An EP can consider the location equipped with certified EHR technology only if he/she has access to certified EHR technology certified to the criteria applicable to an ambulatory setting, which fills the gaps between the technology implemented by the location and the certified EHR technology necessary to meet the relevant meaningful use objectives. If the EP chooses to equip the location with certified EHR technology with the applicable criteria, the EP must then include this location in all calculations, including both the 50 percent threshold calculation and the MU measures calculations.

Patient Volume

Q. Can EPs or EHs round their patient volume percentage when calculating patient volume in the Medicaid EHR incentive program?

A: To participate in the Medicaid EHR incentive program, EPs are required to demonstrate a patient volume of at least 30 percent of Medicaid patients over a 90-day period in the prior calendar year or in the 12 months before attestation.
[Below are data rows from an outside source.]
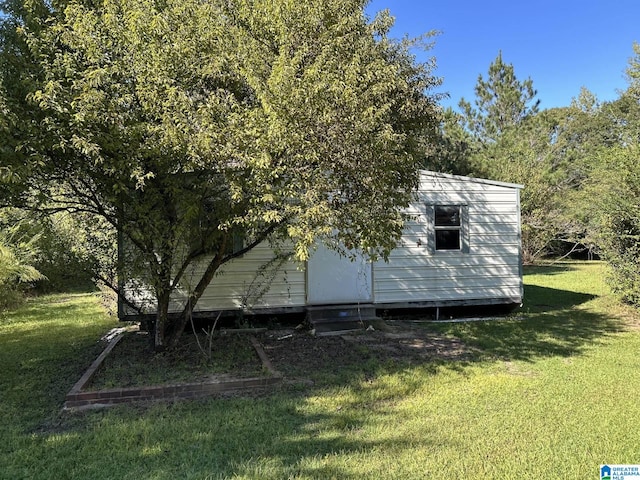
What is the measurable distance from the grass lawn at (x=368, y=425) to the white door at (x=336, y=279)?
263 centimetres

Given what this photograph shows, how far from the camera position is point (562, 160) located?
22.6 m

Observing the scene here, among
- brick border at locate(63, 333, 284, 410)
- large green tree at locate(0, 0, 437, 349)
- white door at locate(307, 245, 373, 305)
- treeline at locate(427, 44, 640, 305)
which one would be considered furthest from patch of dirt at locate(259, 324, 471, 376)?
treeline at locate(427, 44, 640, 305)

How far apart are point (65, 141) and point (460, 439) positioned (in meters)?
4.13

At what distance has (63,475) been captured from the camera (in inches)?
119

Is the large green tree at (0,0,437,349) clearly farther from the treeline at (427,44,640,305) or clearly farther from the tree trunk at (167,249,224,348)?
the treeline at (427,44,640,305)

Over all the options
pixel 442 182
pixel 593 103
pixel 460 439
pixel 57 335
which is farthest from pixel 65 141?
pixel 593 103

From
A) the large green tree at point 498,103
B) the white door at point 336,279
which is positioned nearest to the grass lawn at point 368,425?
the white door at point 336,279

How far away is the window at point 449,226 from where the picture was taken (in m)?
8.70

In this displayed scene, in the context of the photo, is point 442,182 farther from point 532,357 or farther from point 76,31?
point 76,31

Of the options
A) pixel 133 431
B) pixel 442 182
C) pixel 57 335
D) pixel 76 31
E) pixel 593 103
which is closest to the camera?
pixel 133 431

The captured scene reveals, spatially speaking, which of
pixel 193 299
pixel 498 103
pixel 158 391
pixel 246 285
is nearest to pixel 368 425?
pixel 158 391

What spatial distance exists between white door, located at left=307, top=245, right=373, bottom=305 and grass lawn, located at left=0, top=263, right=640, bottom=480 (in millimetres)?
2628

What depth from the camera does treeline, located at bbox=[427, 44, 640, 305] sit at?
29.1 ft

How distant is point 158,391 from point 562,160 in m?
23.3
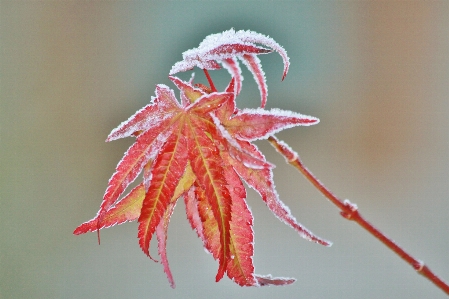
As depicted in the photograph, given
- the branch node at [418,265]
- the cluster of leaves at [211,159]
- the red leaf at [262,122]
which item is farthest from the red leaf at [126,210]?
the branch node at [418,265]

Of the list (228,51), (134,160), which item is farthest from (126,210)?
(228,51)

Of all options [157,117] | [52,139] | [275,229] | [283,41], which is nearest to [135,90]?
[52,139]

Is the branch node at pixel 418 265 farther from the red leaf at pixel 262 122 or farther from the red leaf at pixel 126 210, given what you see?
the red leaf at pixel 126 210

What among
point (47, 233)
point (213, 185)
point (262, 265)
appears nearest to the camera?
point (213, 185)

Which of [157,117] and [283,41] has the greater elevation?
[283,41]

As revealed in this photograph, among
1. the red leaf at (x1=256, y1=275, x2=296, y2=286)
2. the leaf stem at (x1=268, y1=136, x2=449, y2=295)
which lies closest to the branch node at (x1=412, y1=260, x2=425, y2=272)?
the leaf stem at (x1=268, y1=136, x2=449, y2=295)

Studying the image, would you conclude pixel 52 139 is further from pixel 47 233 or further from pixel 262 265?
pixel 262 265
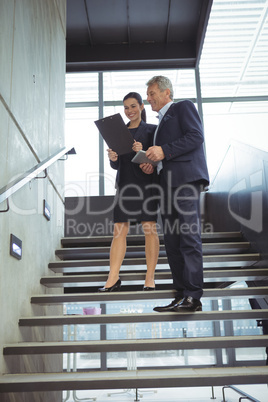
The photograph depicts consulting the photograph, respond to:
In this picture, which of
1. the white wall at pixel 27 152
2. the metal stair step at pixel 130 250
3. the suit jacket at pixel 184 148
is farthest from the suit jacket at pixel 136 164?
the metal stair step at pixel 130 250

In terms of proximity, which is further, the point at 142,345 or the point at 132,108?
the point at 132,108

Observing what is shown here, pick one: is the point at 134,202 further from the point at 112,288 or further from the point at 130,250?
the point at 130,250

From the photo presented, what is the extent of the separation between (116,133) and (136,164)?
354 mm

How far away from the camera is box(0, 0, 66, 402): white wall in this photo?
2.69 m

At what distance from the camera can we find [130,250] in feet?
13.4

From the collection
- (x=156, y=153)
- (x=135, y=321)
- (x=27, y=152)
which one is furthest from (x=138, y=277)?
(x=27, y=152)

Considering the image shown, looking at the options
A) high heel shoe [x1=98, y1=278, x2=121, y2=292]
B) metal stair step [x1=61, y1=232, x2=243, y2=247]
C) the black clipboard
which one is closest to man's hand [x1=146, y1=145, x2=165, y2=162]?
the black clipboard

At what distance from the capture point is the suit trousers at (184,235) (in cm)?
266

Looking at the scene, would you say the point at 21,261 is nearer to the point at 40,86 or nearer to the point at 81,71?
the point at 40,86

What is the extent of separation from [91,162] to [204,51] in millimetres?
2922

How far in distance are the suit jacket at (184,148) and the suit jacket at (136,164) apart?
14.4 inches

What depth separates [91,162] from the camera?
26.6 ft

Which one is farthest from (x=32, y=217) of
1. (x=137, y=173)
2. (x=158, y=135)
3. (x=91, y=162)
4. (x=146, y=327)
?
(x=146, y=327)

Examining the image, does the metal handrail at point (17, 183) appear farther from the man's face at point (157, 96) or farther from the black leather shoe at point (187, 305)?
the black leather shoe at point (187, 305)
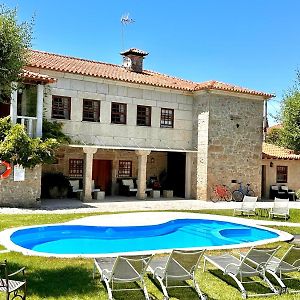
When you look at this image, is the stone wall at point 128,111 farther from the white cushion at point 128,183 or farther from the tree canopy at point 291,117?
the tree canopy at point 291,117

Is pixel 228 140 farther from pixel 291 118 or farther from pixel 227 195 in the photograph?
pixel 291 118

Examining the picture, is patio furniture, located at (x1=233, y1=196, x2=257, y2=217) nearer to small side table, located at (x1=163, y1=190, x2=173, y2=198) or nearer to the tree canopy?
the tree canopy

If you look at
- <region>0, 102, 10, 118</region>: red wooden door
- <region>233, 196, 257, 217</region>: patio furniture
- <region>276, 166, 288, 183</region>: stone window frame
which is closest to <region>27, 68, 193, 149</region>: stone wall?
<region>0, 102, 10, 118</region>: red wooden door

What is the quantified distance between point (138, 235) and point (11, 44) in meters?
8.17

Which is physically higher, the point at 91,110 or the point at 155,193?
the point at 91,110

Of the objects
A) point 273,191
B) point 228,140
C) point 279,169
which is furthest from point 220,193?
point 279,169

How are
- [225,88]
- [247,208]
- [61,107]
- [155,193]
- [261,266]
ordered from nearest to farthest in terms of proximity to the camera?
[261,266] < [247,208] < [61,107] < [225,88] < [155,193]

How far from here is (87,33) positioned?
2083 cm

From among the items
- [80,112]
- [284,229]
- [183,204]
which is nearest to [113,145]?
[80,112]

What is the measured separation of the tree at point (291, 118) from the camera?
2386 cm

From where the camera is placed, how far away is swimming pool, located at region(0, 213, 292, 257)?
1265cm

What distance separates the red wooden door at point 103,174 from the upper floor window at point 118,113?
3714 millimetres

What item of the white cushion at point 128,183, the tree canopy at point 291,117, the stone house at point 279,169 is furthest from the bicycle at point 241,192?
the white cushion at point 128,183

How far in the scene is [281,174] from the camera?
29.8 meters
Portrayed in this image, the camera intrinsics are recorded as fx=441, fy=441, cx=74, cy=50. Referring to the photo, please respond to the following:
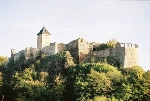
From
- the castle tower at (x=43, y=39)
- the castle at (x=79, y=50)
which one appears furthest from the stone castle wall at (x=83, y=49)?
the castle tower at (x=43, y=39)

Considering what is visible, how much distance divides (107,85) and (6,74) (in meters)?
27.8

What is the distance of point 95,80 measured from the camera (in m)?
61.8

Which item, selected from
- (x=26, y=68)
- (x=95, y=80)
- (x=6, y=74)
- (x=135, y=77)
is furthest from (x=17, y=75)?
(x=135, y=77)

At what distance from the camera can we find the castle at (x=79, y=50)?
64.9 metres

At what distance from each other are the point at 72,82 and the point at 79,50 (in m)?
6.47

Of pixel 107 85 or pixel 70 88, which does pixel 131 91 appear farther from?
pixel 70 88

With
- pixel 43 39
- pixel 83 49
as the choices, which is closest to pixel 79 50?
pixel 83 49

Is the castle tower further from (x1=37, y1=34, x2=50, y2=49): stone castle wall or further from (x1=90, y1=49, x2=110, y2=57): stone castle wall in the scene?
(x1=90, y1=49, x2=110, y2=57): stone castle wall

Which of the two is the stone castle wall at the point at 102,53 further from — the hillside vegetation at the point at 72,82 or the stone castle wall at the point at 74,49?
the stone castle wall at the point at 74,49

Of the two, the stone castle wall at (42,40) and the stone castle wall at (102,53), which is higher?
the stone castle wall at (42,40)

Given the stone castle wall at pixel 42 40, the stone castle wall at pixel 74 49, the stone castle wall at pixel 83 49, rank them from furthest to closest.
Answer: the stone castle wall at pixel 42 40
the stone castle wall at pixel 74 49
the stone castle wall at pixel 83 49

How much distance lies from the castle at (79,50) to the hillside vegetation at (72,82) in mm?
1207

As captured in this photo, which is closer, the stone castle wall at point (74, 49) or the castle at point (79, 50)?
the castle at point (79, 50)

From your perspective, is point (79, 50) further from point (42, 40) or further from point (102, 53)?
point (42, 40)
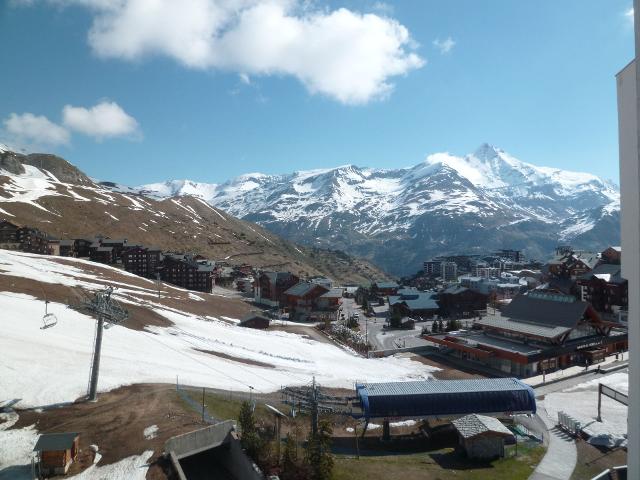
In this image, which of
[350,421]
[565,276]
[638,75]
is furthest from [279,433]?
[565,276]

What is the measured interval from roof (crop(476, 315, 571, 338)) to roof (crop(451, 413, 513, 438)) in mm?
32440

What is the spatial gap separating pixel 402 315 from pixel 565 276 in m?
54.3

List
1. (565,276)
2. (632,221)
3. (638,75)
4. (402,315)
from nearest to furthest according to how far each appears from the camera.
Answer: (638,75) → (632,221) → (402,315) → (565,276)

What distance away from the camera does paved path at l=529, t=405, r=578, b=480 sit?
28406mm

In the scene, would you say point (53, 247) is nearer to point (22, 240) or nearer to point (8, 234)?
point (22, 240)

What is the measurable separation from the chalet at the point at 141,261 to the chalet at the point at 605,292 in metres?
113

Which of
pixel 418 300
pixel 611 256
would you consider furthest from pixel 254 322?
pixel 611 256

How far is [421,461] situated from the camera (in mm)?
29484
CMS allows rounding 29.5 percent and higher to 30 percent for purposes of determining patient volume. Similarly, pediatric patient volume may be rounded from 19.5 percent and higher to 20 percent. Finally, EHs are required to demonstrate a patient volume of at least 10 percent of Medicaid patients over a 90-day period in the prior fiscal year preceding the hospital's payment year or in the 12 months before attestation. An EH’s patient volume may be rounded from 9.5 percent and higher to 10 percent.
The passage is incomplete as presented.